ЗАДАНИЕ: Оформите все строки ниже как JSON-массив, по одному строковому значению на каждую строку. Пустые строки пропустите.

ИСХОДНЫЕ ДАННЫЕ:
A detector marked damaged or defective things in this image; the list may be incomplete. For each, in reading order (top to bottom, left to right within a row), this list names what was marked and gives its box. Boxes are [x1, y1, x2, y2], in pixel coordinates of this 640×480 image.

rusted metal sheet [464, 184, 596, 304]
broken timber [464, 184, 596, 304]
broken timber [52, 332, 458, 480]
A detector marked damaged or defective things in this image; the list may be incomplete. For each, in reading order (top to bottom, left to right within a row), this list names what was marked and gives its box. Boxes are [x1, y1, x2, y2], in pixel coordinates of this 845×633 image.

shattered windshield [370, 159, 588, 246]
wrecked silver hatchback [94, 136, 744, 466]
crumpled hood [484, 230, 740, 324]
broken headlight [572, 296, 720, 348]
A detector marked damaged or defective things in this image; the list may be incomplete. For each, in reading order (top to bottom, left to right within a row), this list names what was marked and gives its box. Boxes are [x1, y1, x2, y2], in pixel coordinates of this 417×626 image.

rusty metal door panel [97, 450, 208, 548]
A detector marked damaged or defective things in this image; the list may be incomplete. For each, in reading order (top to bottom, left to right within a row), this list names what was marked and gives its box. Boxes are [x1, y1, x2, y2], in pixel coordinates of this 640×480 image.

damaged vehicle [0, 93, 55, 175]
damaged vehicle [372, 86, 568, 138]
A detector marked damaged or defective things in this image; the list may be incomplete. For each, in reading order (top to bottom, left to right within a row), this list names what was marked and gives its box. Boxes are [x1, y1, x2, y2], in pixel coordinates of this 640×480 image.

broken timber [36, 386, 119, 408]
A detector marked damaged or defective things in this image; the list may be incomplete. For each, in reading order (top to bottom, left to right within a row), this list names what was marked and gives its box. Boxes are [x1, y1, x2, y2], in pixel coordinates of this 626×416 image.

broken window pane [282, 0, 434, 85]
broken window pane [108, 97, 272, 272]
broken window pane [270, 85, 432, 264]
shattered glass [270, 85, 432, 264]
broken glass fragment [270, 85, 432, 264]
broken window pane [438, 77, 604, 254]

ОБРАЗЕЦ ОТВЕТА:
[
  "A detector marked damaged or defective things in this image; the list may be incomplete. For each, in reading order (top to bottom, left to right within a row), this list names what was marked and gives its box. Boxes are [x1, y1, x2, y2], in pixel coordinates of this 640×480 image.",
  "rusted metal sheet [464, 184, 596, 304]",
  "broken timber [464, 184, 596, 304]",
  "broken timber [52, 332, 458, 480]",
  "A detector marked damaged or defective things in this image; the list may be incomplete. For each, in reading order (top to bottom, left to right within a row), this list names what was marked and gives its box. Boxes are [x1, y1, x2, y2], in pixel coordinates of this 845×633 image.",
  "shattered windshield [370, 159, 588, 246]",
  "wrecked silver hatchback [94, 136, 744, 466]",
  "crumpled hood [484, 230, 740, 324]",
  "broken headlight [572, 296, 720, 348]",
  "A detector marked damaged or defective things in this image; the list may be incomplete. For each, in reading order (top to bottom, left to right within a row), this list names what was marked and gives its box. Boxes are [x1, y1, x2, y2], in pixel coordinates of this 417×626 image.",
  "rusty metal door panel [97, 450, 208, 548]",
  "A detector marked damaged or defective things in this image; the list may be incomplete. For each, in reading order (top to bottom, left to right within a row), this list names what was marked and gives its box. Boxes are [x1, y1, x2, y2], in pixel coordinates of this 640×480 image.",
  "damaged vehicle [0, 93, 55, 175]",
  "damaged vehicle [372, 86, 568, 138]",
  "A detector marked damaged or defective things in this image; the list may be incomplete. For each, in reading order (top to bottom, left to right within a row), this list names what was marked and gives its box. Boxes are [x1, y1, x2, y2], in pixel coordinates of this 640×480 image.",
  "broken timber [36, 386, 119, 408]",
  "A detector marked damaged or defective things in this image; the list may be incomplete. For each, in reading order (top to bottom, left to right within a row), this list names what was marked and gives its box. Boxes are [x1, y1, x2, y2], in pixel coordinates of this 626×416 image.",
  "broken window pane [282, 0, 434, 85]",
  "broken window pane [108, 97, 272, 272]",
  "broken window pane [270, 85, 432, 264]",
  "shattered glass [270, 85, 432, 264]",
  "broken glass fragment [270, 85, 432, 264]",
  "broken window pane [438, 77, 604, 254]"
]